__Written request__: Select each line in the data below that contains the string "blue", and copy those lines out. Uppercase and lowercase letters count as different.

__Dataset rows__:
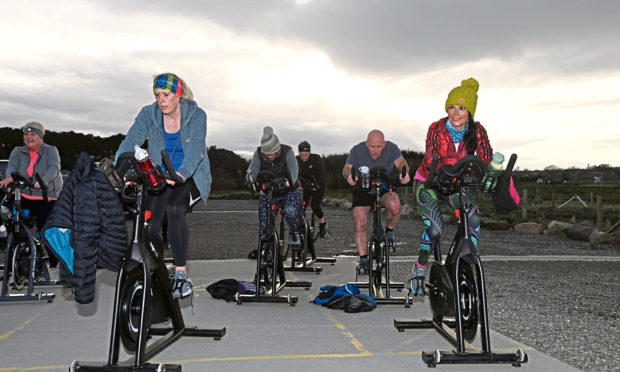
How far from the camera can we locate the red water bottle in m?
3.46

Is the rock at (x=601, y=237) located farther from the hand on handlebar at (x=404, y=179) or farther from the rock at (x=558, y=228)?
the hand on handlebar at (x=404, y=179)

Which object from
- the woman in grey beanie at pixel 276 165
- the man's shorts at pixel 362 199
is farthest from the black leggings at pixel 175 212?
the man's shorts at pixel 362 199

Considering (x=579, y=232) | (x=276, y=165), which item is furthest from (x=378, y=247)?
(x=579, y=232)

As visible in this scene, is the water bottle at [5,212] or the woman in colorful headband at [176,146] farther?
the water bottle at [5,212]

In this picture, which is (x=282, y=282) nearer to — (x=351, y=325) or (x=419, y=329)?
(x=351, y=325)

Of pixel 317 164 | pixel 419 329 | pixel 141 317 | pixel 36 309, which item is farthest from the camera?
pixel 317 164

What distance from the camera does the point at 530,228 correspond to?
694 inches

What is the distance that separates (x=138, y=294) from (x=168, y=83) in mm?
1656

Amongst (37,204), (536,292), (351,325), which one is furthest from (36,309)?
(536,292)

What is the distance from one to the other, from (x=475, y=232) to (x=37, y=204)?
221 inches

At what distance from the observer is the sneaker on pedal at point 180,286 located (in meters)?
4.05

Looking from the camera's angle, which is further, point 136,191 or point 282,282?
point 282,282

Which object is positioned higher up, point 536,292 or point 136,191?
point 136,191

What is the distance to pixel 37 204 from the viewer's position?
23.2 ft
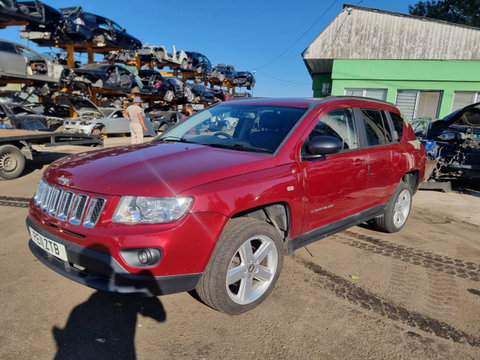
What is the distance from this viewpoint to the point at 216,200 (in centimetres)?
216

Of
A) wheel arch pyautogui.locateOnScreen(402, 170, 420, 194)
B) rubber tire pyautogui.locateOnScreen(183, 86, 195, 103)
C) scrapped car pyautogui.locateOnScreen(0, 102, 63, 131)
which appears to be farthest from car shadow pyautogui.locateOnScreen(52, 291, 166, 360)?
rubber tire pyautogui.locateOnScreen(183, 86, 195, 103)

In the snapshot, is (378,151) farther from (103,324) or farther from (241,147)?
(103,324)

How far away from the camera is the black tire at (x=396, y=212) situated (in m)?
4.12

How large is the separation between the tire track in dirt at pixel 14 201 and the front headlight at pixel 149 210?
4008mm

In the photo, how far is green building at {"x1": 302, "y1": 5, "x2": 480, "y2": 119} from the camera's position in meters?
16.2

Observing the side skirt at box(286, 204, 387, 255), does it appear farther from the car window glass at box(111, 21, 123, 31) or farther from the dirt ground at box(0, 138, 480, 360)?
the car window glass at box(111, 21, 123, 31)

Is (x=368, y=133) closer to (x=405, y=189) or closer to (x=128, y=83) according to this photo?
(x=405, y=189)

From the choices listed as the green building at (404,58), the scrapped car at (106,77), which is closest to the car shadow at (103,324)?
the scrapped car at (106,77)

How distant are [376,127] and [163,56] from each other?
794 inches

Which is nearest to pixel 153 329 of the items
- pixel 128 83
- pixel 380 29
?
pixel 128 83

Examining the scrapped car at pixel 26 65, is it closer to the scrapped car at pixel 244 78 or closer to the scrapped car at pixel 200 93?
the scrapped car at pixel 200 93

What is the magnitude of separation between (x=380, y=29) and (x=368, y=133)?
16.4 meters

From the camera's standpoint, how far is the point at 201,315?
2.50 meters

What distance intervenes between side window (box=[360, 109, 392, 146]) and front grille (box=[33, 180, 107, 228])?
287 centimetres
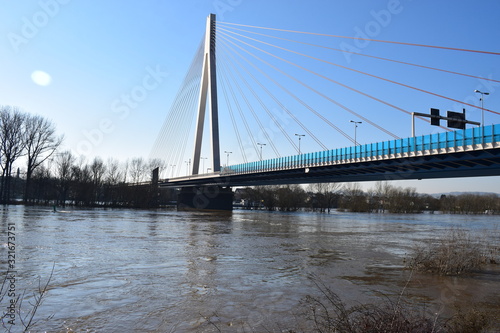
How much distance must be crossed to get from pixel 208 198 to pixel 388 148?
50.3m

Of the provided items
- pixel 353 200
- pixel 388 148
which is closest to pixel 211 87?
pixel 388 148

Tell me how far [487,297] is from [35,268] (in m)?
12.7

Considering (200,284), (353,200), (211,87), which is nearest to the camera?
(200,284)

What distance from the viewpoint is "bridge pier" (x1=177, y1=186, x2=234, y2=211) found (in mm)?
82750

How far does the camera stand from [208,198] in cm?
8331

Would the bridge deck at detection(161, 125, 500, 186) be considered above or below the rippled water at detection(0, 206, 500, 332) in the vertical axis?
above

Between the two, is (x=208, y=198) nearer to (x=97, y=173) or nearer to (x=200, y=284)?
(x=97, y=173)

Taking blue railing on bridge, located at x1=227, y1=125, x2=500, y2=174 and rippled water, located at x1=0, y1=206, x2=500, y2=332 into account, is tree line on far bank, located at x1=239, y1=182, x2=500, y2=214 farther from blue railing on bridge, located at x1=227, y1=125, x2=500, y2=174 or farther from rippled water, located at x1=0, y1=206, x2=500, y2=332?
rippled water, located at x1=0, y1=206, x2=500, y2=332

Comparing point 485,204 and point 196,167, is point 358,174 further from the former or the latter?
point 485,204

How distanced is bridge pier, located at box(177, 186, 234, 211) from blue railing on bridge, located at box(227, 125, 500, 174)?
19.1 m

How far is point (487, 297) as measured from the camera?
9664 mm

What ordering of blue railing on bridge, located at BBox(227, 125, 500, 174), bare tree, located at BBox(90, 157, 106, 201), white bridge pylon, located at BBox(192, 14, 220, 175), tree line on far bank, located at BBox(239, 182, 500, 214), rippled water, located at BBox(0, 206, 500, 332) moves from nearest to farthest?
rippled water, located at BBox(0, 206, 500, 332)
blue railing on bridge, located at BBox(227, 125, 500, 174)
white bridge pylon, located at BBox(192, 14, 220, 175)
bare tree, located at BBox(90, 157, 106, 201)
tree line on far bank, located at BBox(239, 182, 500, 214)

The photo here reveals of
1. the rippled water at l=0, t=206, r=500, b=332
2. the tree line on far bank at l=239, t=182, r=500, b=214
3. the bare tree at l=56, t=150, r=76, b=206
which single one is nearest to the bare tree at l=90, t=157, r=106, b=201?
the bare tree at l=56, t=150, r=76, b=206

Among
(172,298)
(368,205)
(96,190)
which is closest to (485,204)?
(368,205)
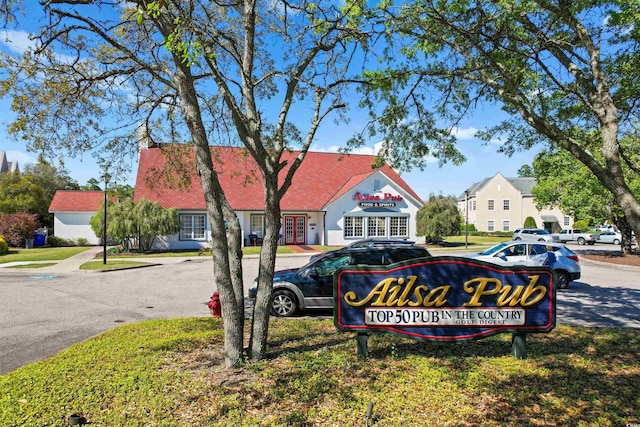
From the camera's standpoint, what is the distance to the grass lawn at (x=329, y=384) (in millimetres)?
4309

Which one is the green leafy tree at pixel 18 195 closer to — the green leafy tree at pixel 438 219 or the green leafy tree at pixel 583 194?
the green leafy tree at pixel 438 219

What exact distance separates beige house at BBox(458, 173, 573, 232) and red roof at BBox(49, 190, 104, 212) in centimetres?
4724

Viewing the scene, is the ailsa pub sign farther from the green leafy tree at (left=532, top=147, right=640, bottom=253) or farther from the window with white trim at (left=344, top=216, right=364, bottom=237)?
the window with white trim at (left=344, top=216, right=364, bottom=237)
==
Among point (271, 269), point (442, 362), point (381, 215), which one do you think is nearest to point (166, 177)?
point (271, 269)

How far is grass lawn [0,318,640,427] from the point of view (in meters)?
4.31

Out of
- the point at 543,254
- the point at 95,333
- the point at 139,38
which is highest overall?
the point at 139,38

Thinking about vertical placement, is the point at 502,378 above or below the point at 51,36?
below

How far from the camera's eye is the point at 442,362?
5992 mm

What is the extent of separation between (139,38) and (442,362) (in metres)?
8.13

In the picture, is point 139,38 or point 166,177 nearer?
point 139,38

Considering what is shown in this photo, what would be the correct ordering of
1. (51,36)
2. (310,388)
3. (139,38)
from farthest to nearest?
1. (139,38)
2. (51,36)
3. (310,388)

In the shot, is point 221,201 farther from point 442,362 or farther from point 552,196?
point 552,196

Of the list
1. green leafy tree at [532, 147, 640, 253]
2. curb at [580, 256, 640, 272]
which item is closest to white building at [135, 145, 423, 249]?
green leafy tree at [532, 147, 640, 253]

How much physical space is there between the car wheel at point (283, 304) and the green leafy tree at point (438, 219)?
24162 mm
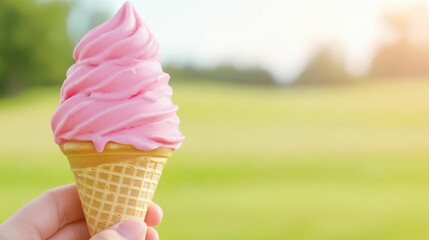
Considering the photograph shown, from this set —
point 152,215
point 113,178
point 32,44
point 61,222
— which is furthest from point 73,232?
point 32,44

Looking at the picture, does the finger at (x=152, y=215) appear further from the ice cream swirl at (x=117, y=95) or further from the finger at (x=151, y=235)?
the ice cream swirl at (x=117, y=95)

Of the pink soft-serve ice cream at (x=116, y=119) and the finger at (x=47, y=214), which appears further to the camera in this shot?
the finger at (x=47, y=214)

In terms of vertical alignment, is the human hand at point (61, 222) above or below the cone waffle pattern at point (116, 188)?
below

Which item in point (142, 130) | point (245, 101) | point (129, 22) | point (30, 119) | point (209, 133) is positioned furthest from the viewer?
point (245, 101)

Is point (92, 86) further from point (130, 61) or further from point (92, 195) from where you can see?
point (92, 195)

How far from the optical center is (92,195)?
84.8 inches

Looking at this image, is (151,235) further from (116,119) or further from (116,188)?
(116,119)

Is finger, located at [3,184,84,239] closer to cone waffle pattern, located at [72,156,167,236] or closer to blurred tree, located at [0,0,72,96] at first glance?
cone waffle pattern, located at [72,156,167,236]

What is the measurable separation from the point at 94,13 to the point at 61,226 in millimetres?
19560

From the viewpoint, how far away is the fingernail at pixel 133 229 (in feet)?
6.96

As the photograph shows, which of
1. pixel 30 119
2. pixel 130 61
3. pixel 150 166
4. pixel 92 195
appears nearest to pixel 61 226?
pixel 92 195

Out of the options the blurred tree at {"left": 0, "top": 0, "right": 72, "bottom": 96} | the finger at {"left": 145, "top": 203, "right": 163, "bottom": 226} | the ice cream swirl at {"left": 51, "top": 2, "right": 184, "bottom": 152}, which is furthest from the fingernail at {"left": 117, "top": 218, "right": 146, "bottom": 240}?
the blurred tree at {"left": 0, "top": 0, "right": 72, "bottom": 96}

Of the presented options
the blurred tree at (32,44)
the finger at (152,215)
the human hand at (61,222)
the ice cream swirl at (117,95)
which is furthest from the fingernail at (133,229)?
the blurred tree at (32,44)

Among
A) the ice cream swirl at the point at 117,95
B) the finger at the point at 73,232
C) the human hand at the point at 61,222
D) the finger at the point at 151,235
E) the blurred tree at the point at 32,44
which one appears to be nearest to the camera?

__Full response__:
Taking blue railing on bridge, located at x1=227, y1=125, x2=500, y2=174 and rippled water, located at x1=0, y1=206, x2=500, y2=332 into account, is tree line on far bank, located at x1=239, y1=182, x2=500, y2=214 farther from blue railing on bridge, located at x1=227, y1=125, x2=500, y2=174 or farther from rippled water, located at x1=0, y1=206, x2=500, y2=332?
How distanced is bridge pier, located at box(177, 186, 234, 211) from blue railing on bridge, located at box(227, 125, 500, 174)?
What ordering of blue railing on bridge, located at BBox(227, 125, 500, 174), bare tree, located at BBox(90, 157, 106, 201), white bridge pylon, located at BBox(192, 14, 220, 175), tree line on far bank, located at BBox(239, 182, 500, 214), rippled water, located at BBox(0, 206, 500, 332) moves from nearest to farthest?
blue railing on bridge, located at BBox(227, 125, 500, 174)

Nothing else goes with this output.